Talento e versatilità: queste le due caratteristiche che meglio descrivono Mia Causevic, giocatrice del Martesana di Cologno in B1. Il talento di questa giocatrice, infatti, non si limita al solo mondo della pallavolo, ma spazia dalla moda ai tanti interessi che questa giovane croata sembra avere. Basta digitare il suo nome su Google per rendersi conto di come la notorietà di questa atleta vada al di là dei campi di gioco. Il nome di Mia è infatti legato principalmente ad un fatto di cronaca di cui è stata protagonista nel 2007, quando un pirata della strada ha investito un ragazzo ed è ripartito senza prestare soccorso. Lei, senza pensarci due volte, si è lanciata al suo inseguimento: “pensandoci adesso, potevo morire io quella sera. Quel tipo andava sparato senza luci con la macchina nera. Ho visto la scena dell'investimento e mi sono fermata: lui è ripartito subito...l'ingiustizia certamente mi ha spinto ad inseguirlo. Non avevo paura, ero solo incazzata nera! La sua macchina era distrutta ed è stato semplice arrivargli dietro. Poi ho chiamato la polizia, digitando tutti i numeri che mi ricordavo. I riconoscimenti che ho avuto sono stati inaspettati perchè per me è stata una cosa normale. Lo rifarei mille volte”.

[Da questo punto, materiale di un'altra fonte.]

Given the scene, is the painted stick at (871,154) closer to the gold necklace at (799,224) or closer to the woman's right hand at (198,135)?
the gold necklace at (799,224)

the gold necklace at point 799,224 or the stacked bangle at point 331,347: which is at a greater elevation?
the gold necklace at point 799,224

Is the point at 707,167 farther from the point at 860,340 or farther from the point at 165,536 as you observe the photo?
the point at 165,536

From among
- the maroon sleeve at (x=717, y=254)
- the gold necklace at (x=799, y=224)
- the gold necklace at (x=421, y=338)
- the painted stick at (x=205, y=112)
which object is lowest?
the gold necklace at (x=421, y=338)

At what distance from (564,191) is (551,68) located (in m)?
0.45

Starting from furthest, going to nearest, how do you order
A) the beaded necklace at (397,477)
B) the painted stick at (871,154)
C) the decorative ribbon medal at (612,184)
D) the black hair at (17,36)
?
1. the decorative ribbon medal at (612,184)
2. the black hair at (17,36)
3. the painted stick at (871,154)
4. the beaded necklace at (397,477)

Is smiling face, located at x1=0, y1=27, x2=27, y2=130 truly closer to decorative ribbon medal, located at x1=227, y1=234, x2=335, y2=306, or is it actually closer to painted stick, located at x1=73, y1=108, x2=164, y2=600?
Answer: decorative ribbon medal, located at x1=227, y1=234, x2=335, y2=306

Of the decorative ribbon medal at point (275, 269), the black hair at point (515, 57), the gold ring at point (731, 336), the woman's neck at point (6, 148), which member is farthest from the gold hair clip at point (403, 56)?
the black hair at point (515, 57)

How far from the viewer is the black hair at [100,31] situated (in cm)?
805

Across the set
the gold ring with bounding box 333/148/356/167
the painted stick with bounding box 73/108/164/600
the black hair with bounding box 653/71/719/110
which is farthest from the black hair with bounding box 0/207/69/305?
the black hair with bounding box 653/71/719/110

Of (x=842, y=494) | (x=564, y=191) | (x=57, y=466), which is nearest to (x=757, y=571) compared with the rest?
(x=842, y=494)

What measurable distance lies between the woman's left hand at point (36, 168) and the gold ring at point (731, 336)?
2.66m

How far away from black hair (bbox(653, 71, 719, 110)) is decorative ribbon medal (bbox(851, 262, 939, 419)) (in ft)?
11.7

Un gesto eroico che dimostra di cosa sia capace questa ragazza che si dichiara “impulsiva, poco diplomatica,sanguigna ed istintiva…senza mezze misure insomma ”. Un atteggiamento che è emerso soprattutto nella sua storia d’amore con un altro pallavolista, Matej Cernic; una storia molto importante per Mia, ma che proprio per la sua intensità ha finito con il frenare le passioni e gli interessi della giovane atleta. “Non rinnego il passato. È stato un grande amore. Lui aveva otto anni più di me e questa differenza d’età si sentiva. Abbiamo avuto sfortuna di esserci conosciuti in un'età sbagliata: se ci fossimo incontrati fra tre anni per la prima volta, sarebbe potuta essere una storia per tutta la vita. Sarei stata felice di diventare moglie, madre, casalinga...ma non avrei inseguito le mie passioni come ora sto facendo. Quindi,
è stato giusto così per me. Ho davvero tantissime cose da fare e ci penso poco all'amore in generale. Esco poco perché voglio davvero percorrere la mia strada e adesso devo darci dentro! ”. Ed è infatti per amore di Cernic che Mia ha abbandonato, seppur per un breve periodo, la pallavolo: “quello era un periodo terribile perché il mio ex giocava in Grecia e ci vedevamo pochissimo. Ad un certo punto, quando lui è stato chiamato in Russia, io avevo deciso di smettere per dedicarmi alla vita di coppia...ma la scelta non è stata felice perché il nostro rapporto è finito e quindi il mio è stato semplicemente un anno di pausa dal volley. Un periodo davvero triste per me”.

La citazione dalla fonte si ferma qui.